What to work on: Below is some data. Retype exactly the lines starting at the one with "IDisposable" and ending at the one with "- fractured, Puri".

Information provided:
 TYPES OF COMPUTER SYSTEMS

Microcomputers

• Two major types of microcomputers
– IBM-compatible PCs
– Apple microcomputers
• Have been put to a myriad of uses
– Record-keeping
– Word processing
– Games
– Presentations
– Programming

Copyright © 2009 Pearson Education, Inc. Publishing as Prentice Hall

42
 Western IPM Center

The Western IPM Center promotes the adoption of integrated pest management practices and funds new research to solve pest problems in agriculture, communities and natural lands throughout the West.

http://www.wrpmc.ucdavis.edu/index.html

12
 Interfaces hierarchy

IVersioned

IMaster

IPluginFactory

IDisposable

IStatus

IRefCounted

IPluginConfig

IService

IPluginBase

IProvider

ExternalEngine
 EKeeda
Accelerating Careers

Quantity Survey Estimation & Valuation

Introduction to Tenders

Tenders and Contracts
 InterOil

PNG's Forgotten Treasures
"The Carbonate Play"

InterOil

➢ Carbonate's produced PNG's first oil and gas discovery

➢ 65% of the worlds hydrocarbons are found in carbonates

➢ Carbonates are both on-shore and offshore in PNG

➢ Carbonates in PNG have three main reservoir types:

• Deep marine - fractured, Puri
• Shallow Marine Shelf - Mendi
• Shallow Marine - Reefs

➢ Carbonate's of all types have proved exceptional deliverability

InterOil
==
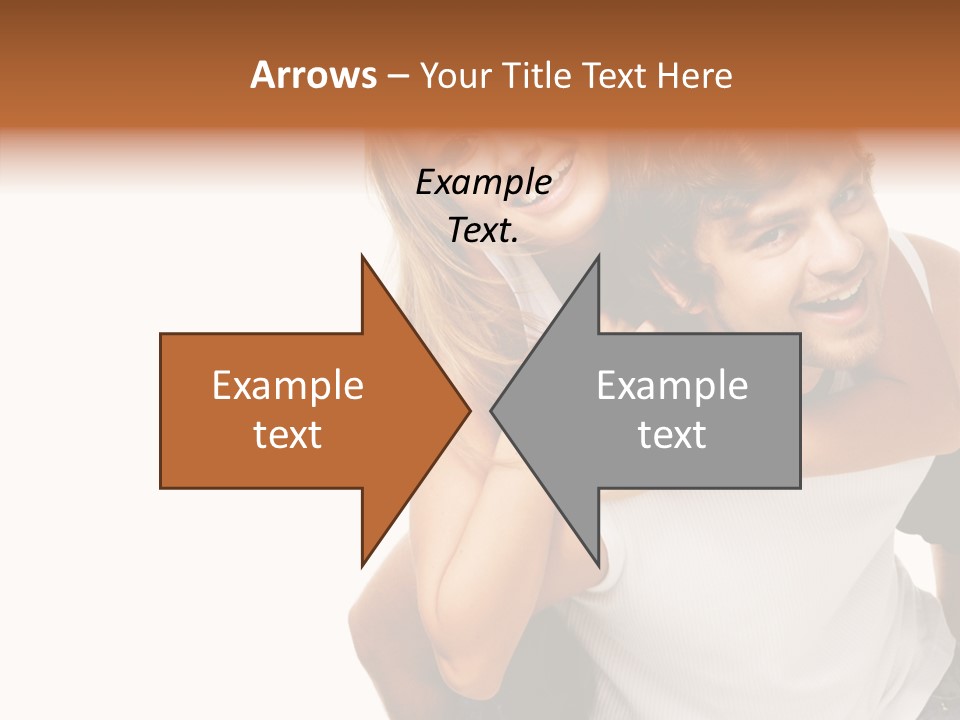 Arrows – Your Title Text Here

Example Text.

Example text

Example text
--
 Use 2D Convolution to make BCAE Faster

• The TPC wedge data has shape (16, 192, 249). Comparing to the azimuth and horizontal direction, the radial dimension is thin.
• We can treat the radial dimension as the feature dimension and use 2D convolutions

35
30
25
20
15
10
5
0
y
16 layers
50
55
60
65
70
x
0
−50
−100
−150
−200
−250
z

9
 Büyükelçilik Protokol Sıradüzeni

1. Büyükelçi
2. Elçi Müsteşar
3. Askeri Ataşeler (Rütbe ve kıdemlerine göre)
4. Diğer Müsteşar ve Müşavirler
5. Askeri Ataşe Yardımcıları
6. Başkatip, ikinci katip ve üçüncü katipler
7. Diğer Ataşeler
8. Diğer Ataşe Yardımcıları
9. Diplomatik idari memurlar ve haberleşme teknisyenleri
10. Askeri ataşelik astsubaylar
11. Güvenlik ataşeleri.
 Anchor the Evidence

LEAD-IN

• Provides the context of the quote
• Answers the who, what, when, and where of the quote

Written response:
IDisposable

IStatus

IRefCounted

IPluginConfig

IService

IPluginBase

IProvider

ExternalEngine
 EKeeda
Accelerating Careers

Quantity Survey Estimation & Valuation

Introduction to Tenders

Tenders and Contracts
 InterOil

PNG's Forgotten Treasures
"The Carbonate Play"

InterOil

➢ Carbonate's produced PNG's first oil and gas discovery

➢ 65% of the worlds hydrocarbons are found in carbonates

➢ Carbonates are both on-shore and offshore in PNG

➢ Carbonates in PNG have three main reservoir types:

• Deep marine - fractured, Puri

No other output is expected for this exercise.